Feedback on the book has been positive, Hatchett said.

Interestingly, writing and publishing a book was another clear vision for Hatchett. Her father was the first to plant the idea when he read her medical school entrance essays in 2006. Her husband added a nudge a few years later with the purchase of a laptop and journal. The pandemic, along with meeting by chance a writing coach at a wedding, were the final pushes Hatchett needed to put pen to paper.

“I’d been writing off and on, and then the pandemic happened, and I was seeing people dying. Everybody knows death is all our fates, but I didn’t want to have to answer for not doing what I was supposed to be doing,” she said. “And I’d always wanted to be a writer.”

A winding journey

Hatchett started out as a chemical engineering major at the University of Missouri-Columbia. When she discovered that what she really liked was math, she redirected her focus to earn an undergraduate degree in business with an emphasis in finance and banking. After a successful stint in elevator-maintenance sales, she transitioned into pharmaceutical sales, where she had to learn detailed information about the drugs she was selling and the diseases the drugs treated.

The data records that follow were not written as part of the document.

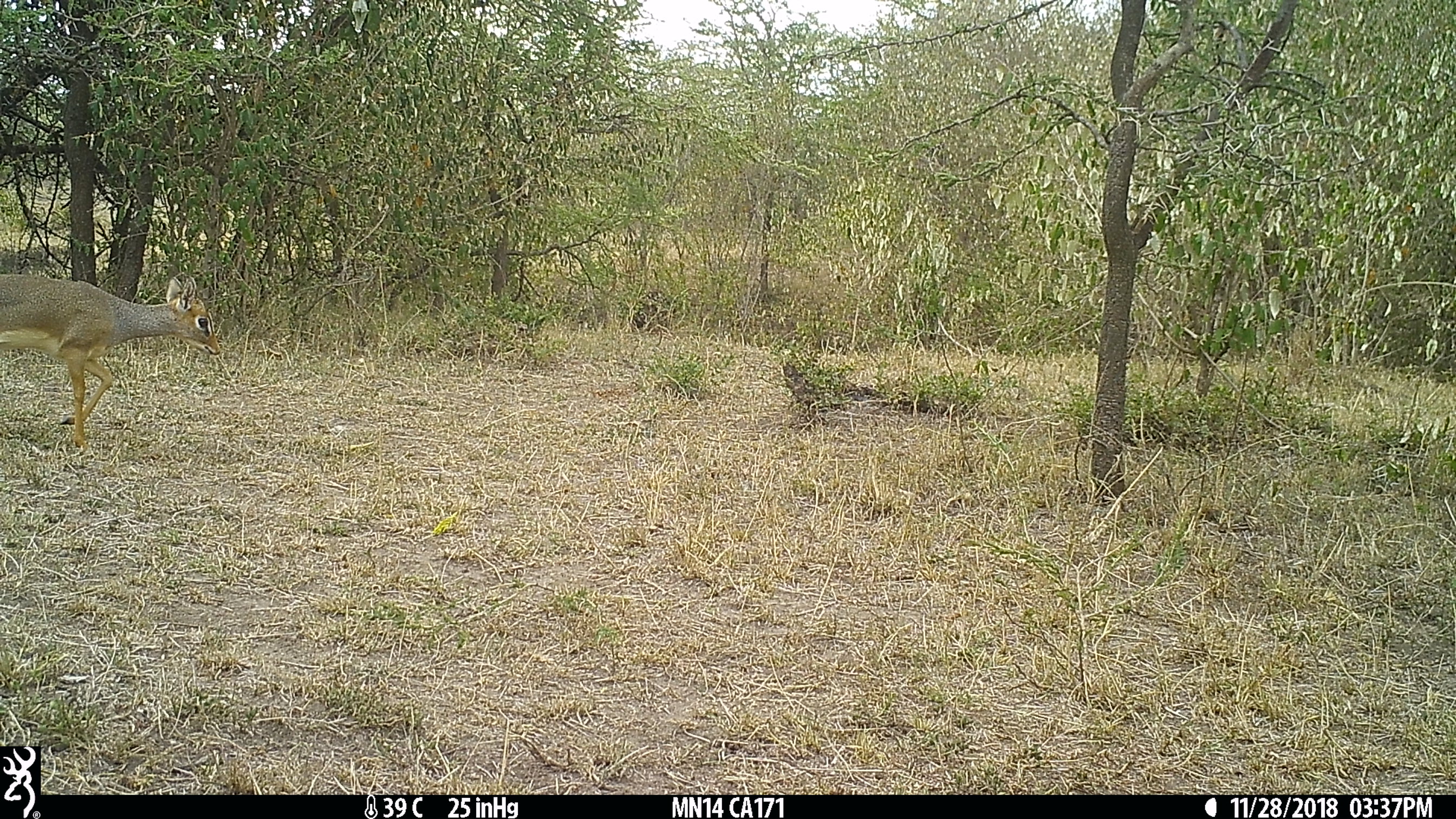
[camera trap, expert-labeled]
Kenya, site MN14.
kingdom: Animalia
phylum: Chordata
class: Mammalia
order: Artiodactyla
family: Bovidae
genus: Madoqua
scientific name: Madoqua kirkii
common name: kirk's dik-dik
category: dikdik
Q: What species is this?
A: Dikdik (kirk's dik-dik) (Madoqua kirkii).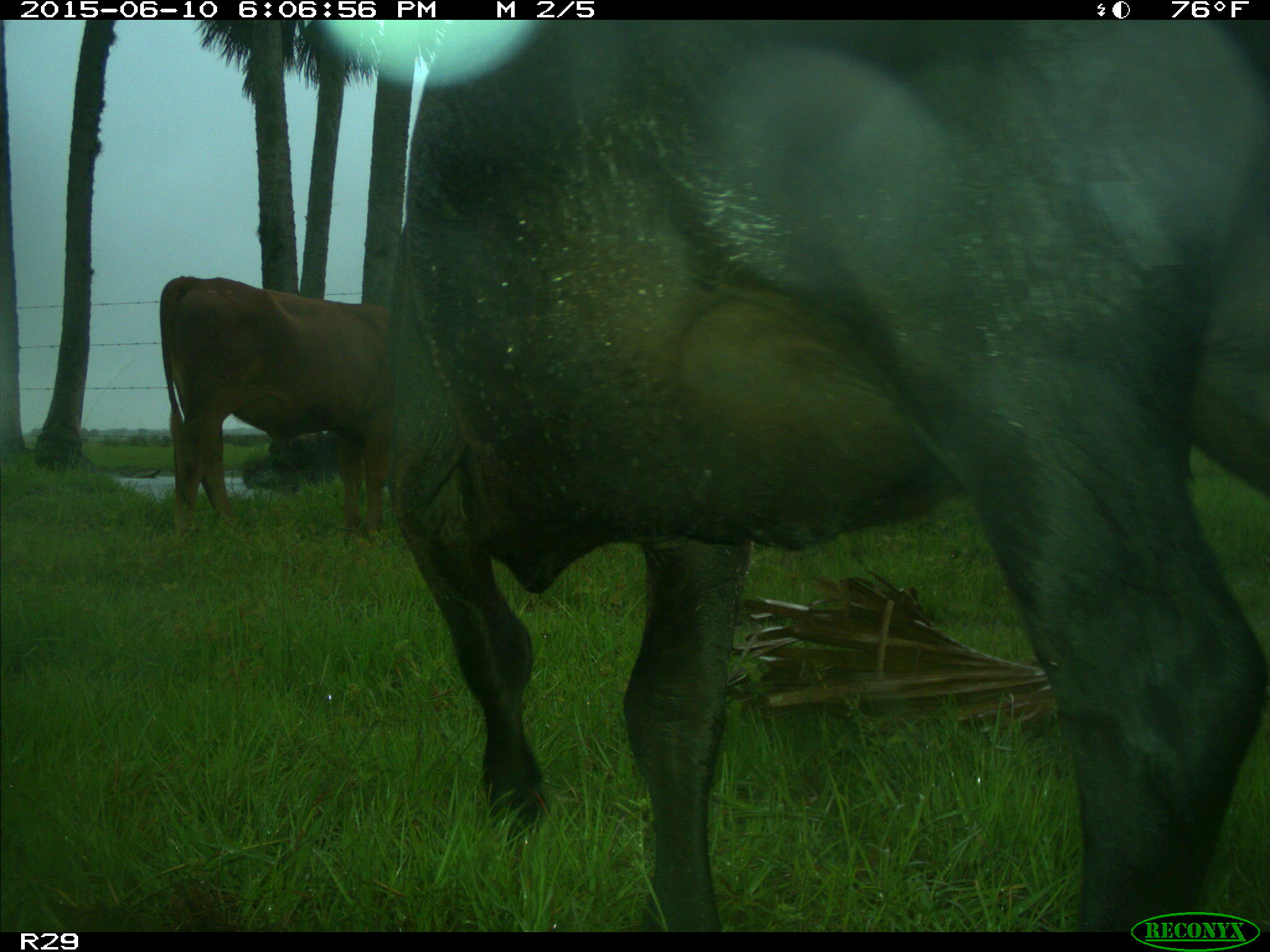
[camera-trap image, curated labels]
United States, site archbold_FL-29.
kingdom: Animalia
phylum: Chordata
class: Mammalia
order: Artiodactyla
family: Bovidae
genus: Bos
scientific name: Bos taurus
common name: domestic cow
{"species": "Bos taurus (domestic cow)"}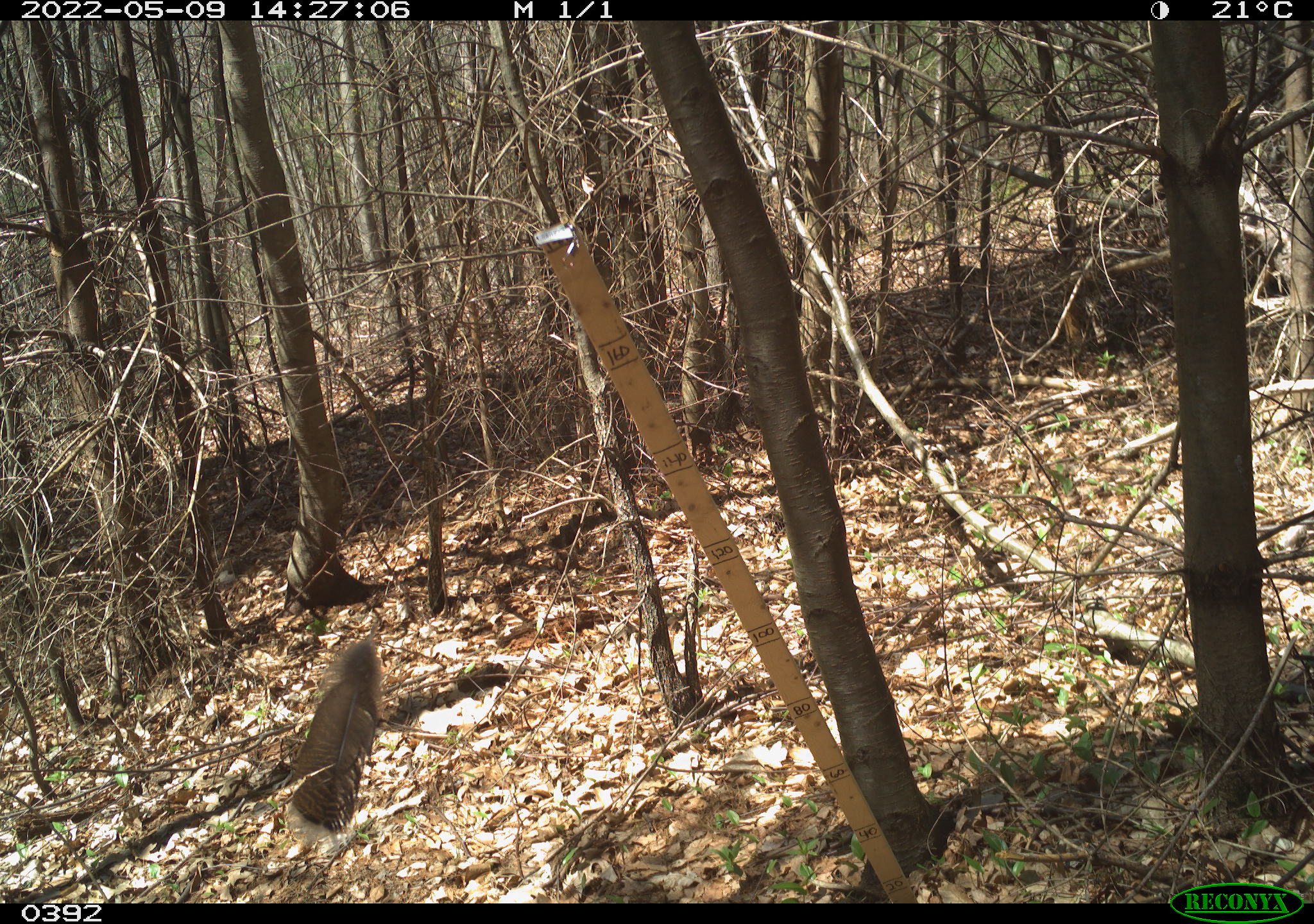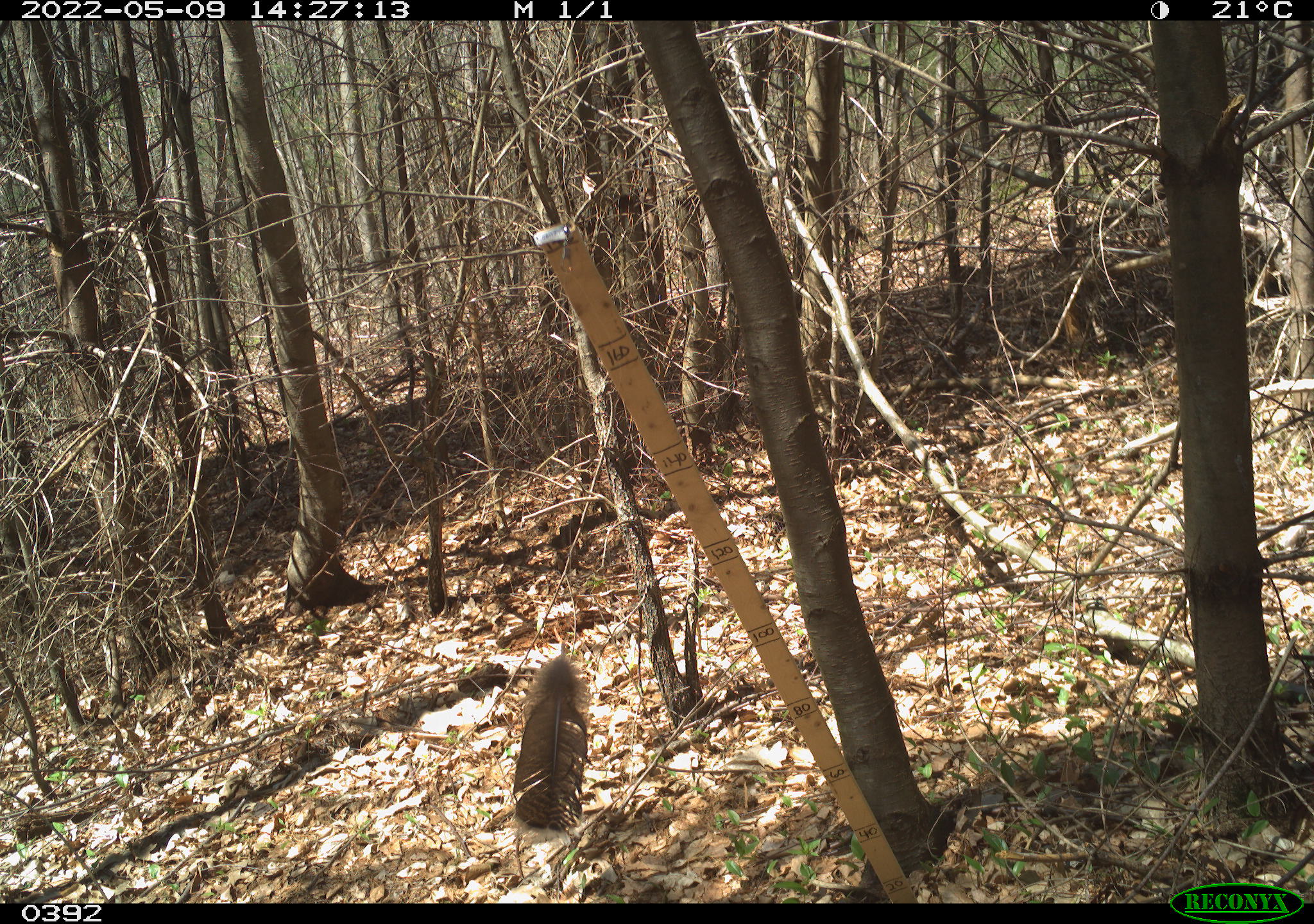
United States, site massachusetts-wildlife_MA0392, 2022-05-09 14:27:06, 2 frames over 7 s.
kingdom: Animalia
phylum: Chordata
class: Aves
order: Passeriformes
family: Paridae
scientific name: Paridae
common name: chickadee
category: chickadee sp.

That experience helped her realize just how well she understood the pathways and pathophysiology of the diseases and the pharmacology of why the drugs worked. In fact, one physician on her call list was so impressed with her knowledge that he encouraged her to go to medical school.

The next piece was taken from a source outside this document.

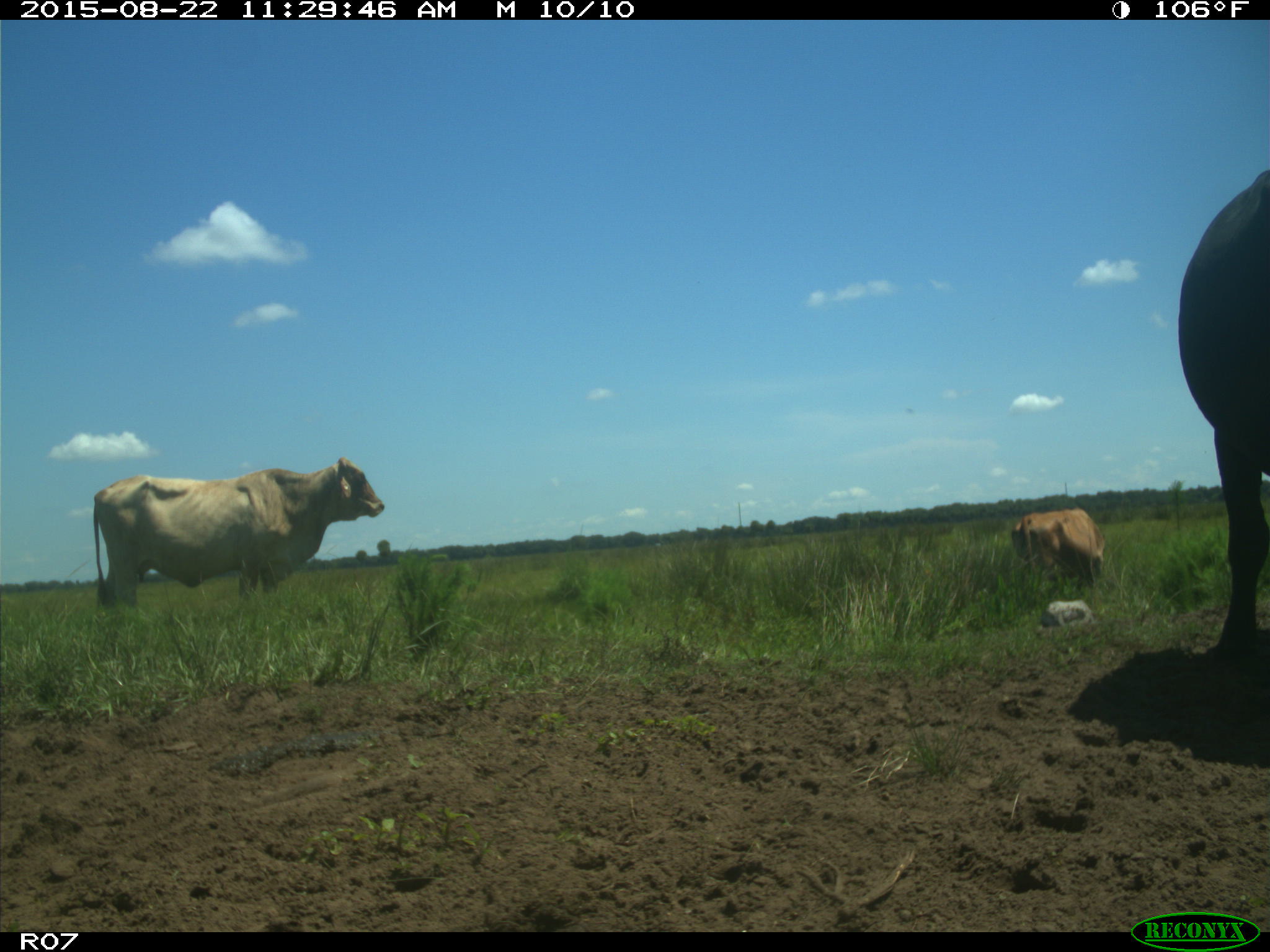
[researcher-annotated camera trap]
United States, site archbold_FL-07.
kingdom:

When Hatchett’s first marriage ended in divorce, another realization struck: she didn’t have anyone to answer to but herself and God. Around the same time, she reconnected with a friend who was in medical school and who encouraged her to make the leap.

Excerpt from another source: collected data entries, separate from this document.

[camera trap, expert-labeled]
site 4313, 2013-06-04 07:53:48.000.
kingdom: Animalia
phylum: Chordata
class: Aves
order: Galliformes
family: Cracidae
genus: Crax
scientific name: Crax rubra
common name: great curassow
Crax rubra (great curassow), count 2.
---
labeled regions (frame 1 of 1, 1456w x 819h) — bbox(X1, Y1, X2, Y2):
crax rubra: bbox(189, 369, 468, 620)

“Now that I look back on it, a lot of things had to happen for me to be where I am right now,” she said.

Living out the vision

Hatchett earned her medical degree at Saint Louis University and initially thought she wanted to become a general surgeon. But an honest conversation with a female vascular surgeon about the difficulties of balancing work and home obligations caused Hatchett to take a closer look at other specialties.

“This surgeon said if I found something I loved more than being a surgeon, then don’t pursue surgery. But she said if I didn’t find anything I loved more, then I should become a surgeon and figure out how to balance my work and home responsibilities,” Hatchett said.

Then she did a core rotation in neurology and fell in love.

“It’s fascinating to me that when a person has a deficit or problem, you can find the pathways that lead you to the source of the problem,” she said. “You might not be able to do anything about the problem, but I think there are so many research studies and so much we don’t know yet that’s going to help people get better.”

After completing her residency in neurology at KU Medical Center, Hatchett stayed to complete a fellowship in neurophysiology.

On the rise

Hatchett began as a staff physician at the Kansas City VA Medical Center and then became interim section chief of neurology when her predecessor resigned. Shortly thereafter, she was appointed as interim service chief of medicine, and she was officially named to the position in 2019. In that role, she oversees multiple departments including neurology and a dozen others. To manage the administrative demands, she sees fewer patients, most of whom have amyotrophic lateral sclerosis, or ALS. In May, she accepted the role of the interim deputy chief of staff for the Kansas City VA Medical Center, while continuing to see patients in the neurology clinics.

Hatchett encourages others looking to follow in her footsteps to be clear about what they’re supposed to be doing in life and to figure out a plan and execute it, while being sure to give themselves lots of grace along the way because no one is perfect.  

“I’ve been open to the possibilities and doing what I needed to do to make it happen,” she said. “If I can do this, anyone can.”